- [TEXT UNDER STUDY]
A satisfyingly little thriller in danger of getting lost at the multiplex, Traitor works better if you haven’t seen the TV spots. Don Cheadle portrays Samir Horn, a U.S. Army Special Forces soldier and a devout Muslim of Sudanese descent.
As the film begins, he’s working with Arab terrorists, teaching them how to use the explosive detonators they’ve just bought from him. (In one of the movie’s few notes of grim humor, he says, “You wouldn’t want to blow yourselves up – unintentionally, that is.”) For the first hour, the movie keeps you in suspense as to whether Samir has crossed over and actually become a terrorist or is infiltrating them so that he can take down their organization. The TV ads give that away, unfortunately. Don’t worry, though. The plot still packs quite a few twists after that.
As opposed to last year’s fatally talky Lions for Lambs and Rendition, this film about counterterrorism concentrates on functioning as a lowbrow espionage thriller, with its ideas serving as flavoring. It doesn’t always work as it should – the two FBI agents on Samir’s trail across the globe are too conveniently divided into a knee-jerk meathead named Archer (Neal McDonough) and an Arabic-speaking Southern Baptist named Clayton (Guy Pearce), who makes the effort to understand the terrorists’ motivations. When Archer recommends racial profiling, Clayton dutifully points out that it won’t work because only 20 percent of the world’s 1.2 billion Muslims are Arabs. Despite those occasional stumbles, this movie conveys its ideas more effectively because they’re packaged into an easily digestible genre piece.

Stored data:

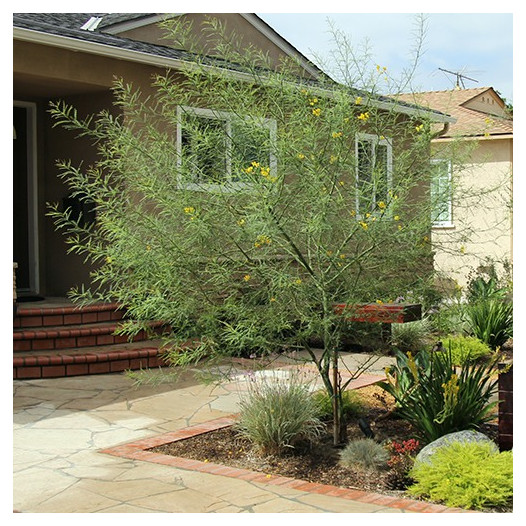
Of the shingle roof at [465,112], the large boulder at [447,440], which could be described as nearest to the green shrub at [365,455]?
the large boulder at [447,440]

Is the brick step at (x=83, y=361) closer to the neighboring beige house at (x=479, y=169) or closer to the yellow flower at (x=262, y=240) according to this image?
the yellow flower at (x=262, y=240)

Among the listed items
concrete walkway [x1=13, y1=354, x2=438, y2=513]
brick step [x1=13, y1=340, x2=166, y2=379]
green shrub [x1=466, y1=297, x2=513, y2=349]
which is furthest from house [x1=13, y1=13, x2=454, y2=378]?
green shrub [x1=466, y1=297, x2=513, y2=349]

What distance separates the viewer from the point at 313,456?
6.11 meters

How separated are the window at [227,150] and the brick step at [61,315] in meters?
3.63

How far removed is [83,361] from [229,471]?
3918 mm

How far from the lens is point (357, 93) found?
688 cm

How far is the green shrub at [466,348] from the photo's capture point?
377 inches

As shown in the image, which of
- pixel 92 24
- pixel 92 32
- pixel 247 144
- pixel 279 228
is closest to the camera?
pixel 279 228

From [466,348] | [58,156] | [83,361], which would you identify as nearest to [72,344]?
[83,361]

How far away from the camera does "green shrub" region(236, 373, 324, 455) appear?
6074 mm

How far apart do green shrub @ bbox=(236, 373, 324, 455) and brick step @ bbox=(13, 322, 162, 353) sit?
3.34 meters

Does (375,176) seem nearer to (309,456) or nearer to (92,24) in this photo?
(309,456)
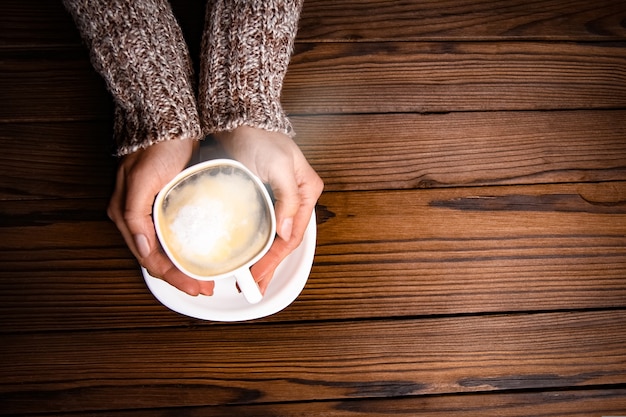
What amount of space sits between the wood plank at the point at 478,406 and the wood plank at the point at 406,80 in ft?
1.46


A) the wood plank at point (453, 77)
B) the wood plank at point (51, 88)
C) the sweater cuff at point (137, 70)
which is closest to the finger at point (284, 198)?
the sweater cuff at point (137, 70)

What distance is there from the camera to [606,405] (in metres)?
0.83

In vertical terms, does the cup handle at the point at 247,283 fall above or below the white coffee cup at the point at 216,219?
below

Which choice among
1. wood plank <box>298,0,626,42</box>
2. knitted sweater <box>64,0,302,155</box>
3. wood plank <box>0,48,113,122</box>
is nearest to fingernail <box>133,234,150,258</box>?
knitted sweater <box>64,0,302,155</box>

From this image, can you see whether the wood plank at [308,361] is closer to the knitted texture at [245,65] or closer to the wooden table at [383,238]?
the wooden table at [383,238]

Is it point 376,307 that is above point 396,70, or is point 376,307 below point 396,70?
below

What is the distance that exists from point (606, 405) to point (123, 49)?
854 mm

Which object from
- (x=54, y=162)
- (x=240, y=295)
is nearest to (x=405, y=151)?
(x=240, y=295)

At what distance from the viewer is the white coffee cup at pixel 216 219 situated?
57 cm

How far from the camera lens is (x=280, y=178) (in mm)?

- [WORK REQUIRED]
Rewrite the review of Traitor from "A satisfyingly little" to "twists after that.", changing "terrorists" to "militants".

- [RESPONSE FOR THIS EXERCISE]
A satisfyingly little thriller in danger of getting lost at the multiplex, Traitor works better if you haven’t seen the TV spots. Don Cheadle portrays Samir Horn, a U.S. Army Special Forces soldier and a devout Muslim of Sudanese descent.
As the film begins, he’s working with Arab militants, teaching them how to use the explosive detonators they’ve just bought from him. (In one of the movie’s few notes of grim humor, he says, “You wouldn’t want to blow yourselves up – unintentionally, that is.”) For the first hour, the movie keeps you in suspense as to whether Samir has crossed over and actually become a terrorist or is infiltrating them so that he can take down their organization. The TV ads give that away, unfortunately. Don’t worry, though. The plot still packs quite a few twists after that.